Mijn neefje Bart heeft een verschrikkelijke ziekte gekregen. Gillaine Barre, waardoor hij een totale verlamming krijgt. Hij ligt op de I.C en het gaat heel erg slecht met hem. Drie weken lag hij al op de I.C. Zijn spieren waren zo slap als een verwelkt plantje.
Het was hoogzomer en in die hitte lag hij onder een klein handdoekje. Alleen het zoemen van de hart/longmachine was te horen. Op een dag zagen we weer beweging van zijn oog en kregen we weer wat contact met hem. We waren dolblij en we vertelden hem wat er gebeurd was. Hij zette een groot oog op van verbazing. Langzaam kreeg hij weer beweging in zijn armen, buik en benen.
Op de jaarlijkse Sjommelmert in Roermond troffen zich toevallig een aantal familieleden, toen Arjan met de verlossende woorden kwam: ‘Hij is wakker, hij heeft gesproken.’ Iedereen was buiten zinnen. ‘Wat zei hij?’ vroeg ik blij. ‘Hij was zo hees alsof hij 14 dagen carnaval had gevierd, en hij zei zoiets van: ”Sjietevottekeutel’, vertelde Arjan.

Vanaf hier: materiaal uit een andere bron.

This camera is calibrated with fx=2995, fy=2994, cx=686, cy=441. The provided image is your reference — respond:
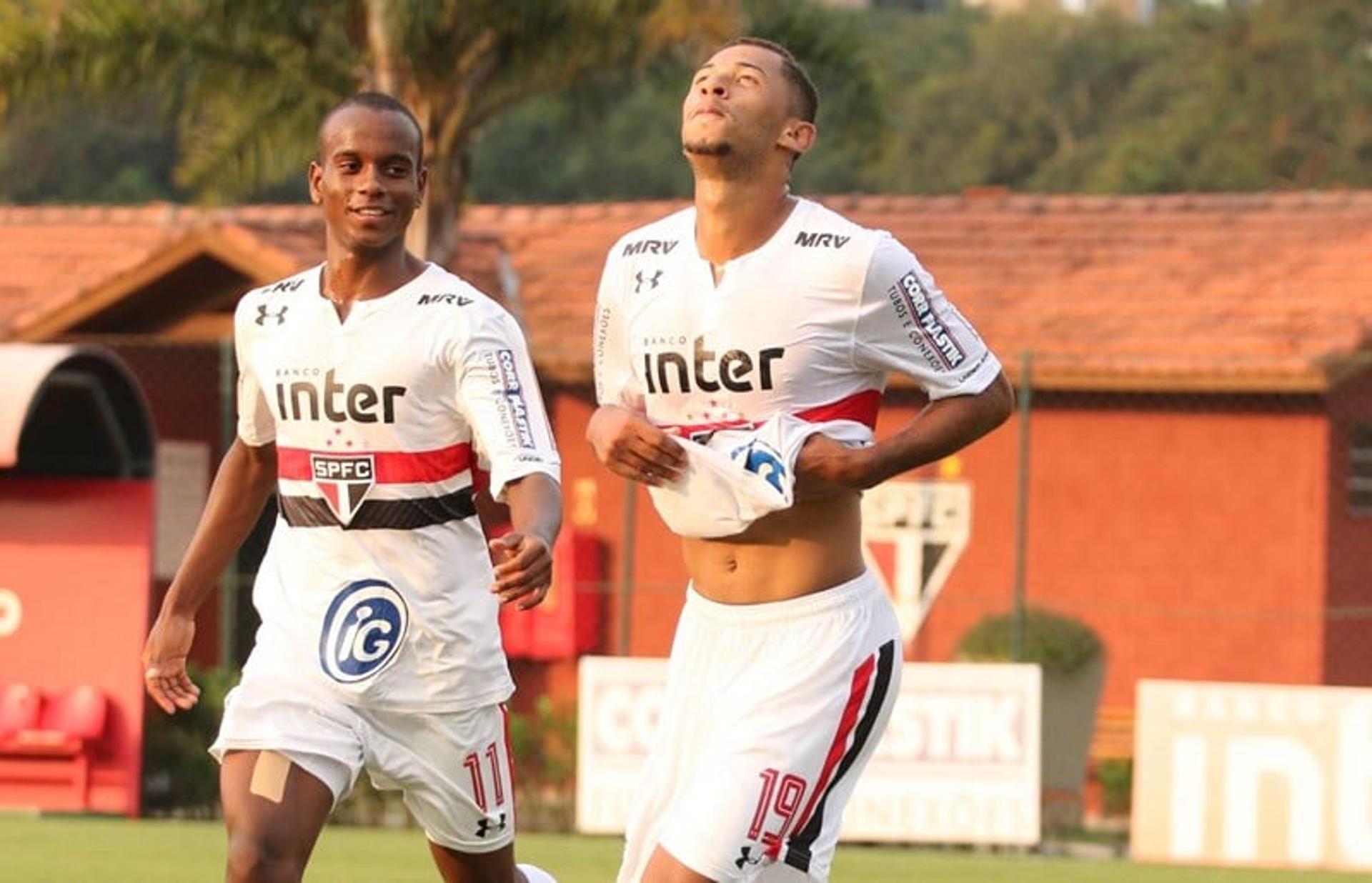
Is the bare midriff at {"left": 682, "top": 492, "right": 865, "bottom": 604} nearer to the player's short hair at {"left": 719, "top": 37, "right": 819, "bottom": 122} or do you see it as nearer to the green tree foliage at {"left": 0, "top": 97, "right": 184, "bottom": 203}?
the player's short hair at {"left": 719, "top": 37, "right": 819, "bottom": 122}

Natuurlijk zat ik de volgende dag bij Bart, en hij vond dat wij maar overdreven reageerden. ‘Hoe lang denk je dat je hier ligt?’, vroeg ik hem. ‘Een week of zo, antwoordde hij met een grafstem. ‘Neen, Bart, je ligt hier al vijf weken.’ Hij wist zich niets te herinneren, onze gesprekken, bezoekjes, helemaal niets.
Twee dagen daarna zouden Bear en ik op vakantie naar Frankrijk gaan, zonder Klaartje en Arjan. Het was fijn te weten dat het goed met Bart was. Na een paar dagen kregen we een bericht van Sander dat er zich een bacterie verspreid had op de afdeling waar Bart lag. Iedereen moest in quarantaine en Klaartje en Arjan moesten in die hitte een schort, muts, handschoenen en een monddoekje dragen. De eerste keer ging Klaartje van haar stokje. In de Telegraaf lazen we dat er al vijf van de elf patiënten waren overleden, waarschijnlijk aan die bacterie. Ik vreesde met grote vreze.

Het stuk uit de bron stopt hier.